When the Hall and grounds were given to Audenshaw in 1922 it became a social centre for the urban district and so it remained until the formation of Tameside MBC in 1974.  It is still used by small groups and as a venue for dance and exercise classes and as a venue for the solmisation of marriages.  

Ryecroft Hall, now grade 2 listed building, is the site of two Blue Plaques; one for Austin Hopkinson, MP for Mossley between 1918 and 1945, the other to commemorate Harry Norton Schofield, the son of a local chemist who was awarded the Victoria Cross for his part in the Boer War. 


The Ryecroft Séance
The room was set up with three big trestle tables, the sort where six people can easily sit to down each side, two side by side and the other across the end of the two.  Spanning the two side by side tables there was a movement sensor.  At the head of the table was a skull, a crystal ball a black candle and a white candle. There was also a circle of tea lights on the tables.  It looked really spooky once the lights were turned out.

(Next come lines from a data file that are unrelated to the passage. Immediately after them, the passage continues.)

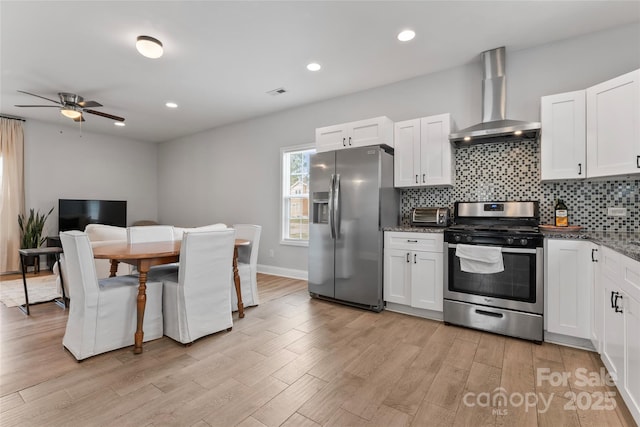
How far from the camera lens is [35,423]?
155 cm

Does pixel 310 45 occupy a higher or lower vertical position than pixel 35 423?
higher

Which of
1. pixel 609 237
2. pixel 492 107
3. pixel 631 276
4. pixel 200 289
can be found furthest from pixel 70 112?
pixel 609 237

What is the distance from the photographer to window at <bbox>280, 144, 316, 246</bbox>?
4.91 m

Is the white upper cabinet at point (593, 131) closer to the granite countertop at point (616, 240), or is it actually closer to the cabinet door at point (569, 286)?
the granite countertop at point (616, 240)

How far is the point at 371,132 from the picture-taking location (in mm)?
3428

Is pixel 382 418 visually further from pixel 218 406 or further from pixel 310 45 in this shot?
pixel 310 45

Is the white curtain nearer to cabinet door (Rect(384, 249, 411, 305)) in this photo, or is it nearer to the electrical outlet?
cabinet door (Rect(384, 249, 411, 305))

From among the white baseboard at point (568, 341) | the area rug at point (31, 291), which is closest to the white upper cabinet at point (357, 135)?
the white baseboard at point (568, 341)

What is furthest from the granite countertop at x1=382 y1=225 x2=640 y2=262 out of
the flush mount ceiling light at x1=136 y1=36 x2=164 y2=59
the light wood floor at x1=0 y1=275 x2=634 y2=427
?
the flush mount ceiling light at x1=136 y1=36 x2=164 y2=59

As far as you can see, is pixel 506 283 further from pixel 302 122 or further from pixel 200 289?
pixel 302 122

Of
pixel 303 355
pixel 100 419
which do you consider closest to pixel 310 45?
pixel 303 355

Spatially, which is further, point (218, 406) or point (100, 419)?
point (218, 406)

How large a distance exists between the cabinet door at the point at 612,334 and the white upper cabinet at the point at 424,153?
63.2 inches

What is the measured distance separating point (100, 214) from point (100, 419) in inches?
237
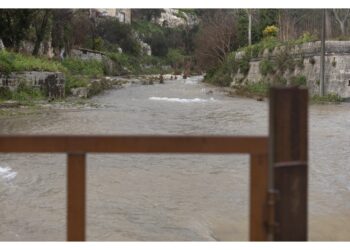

Everyone sat around the tables, little fingers touching the little fingers of the people on either side of us.  We were instructed not to break the circle no matter what happened.  The spirits were asked to come forward and to let us know of their presence by knocking or tapping somewhere in the room. At first nothing happened, then we weren’t sure if some shadows were moving and if we could hear footsteps as if someone was walking along one side of the room. 
Then suddenly the movement sensor flashed.  Then flashed again.  While everyone was watching the sensor the crosswise table began to rock.  It was only a little movement, from one side to the other then from one end to the other.  The movement sensor flashed crazily for a few moments then the crosswise table moved, really moved.  Many of the people it moved toward screamed as the table shot a good twelve inches in their direction.  I thought some one had pushed it but no one had broken the circle of hands but the movement was smooth as if the table was gliding.  The table then moved back to its original position without juddering or scraping along the floor.  A few moments later the table moved again, this time in the opposite direction, toward me, again there was no juddering or scraping sounds and no one had broken the circle before returning to its original position.
After the séance was over several of us tried to move the table by resting our hands on top of it and pushing with our fingers as anyone on that table in the circle would have to have done; we couldn’t make the table move without really pushing down so hard that other people would have been aware of it being a deliberate push.  We certainly could not move the table anywhere near as smoothly or soundlessly as it moved by itself. 
Furthermore, for the table to move in both directions it would have required more than one person at different ends of the table working at a team to get it to move like it did and I know I knew no one at the other end of the table.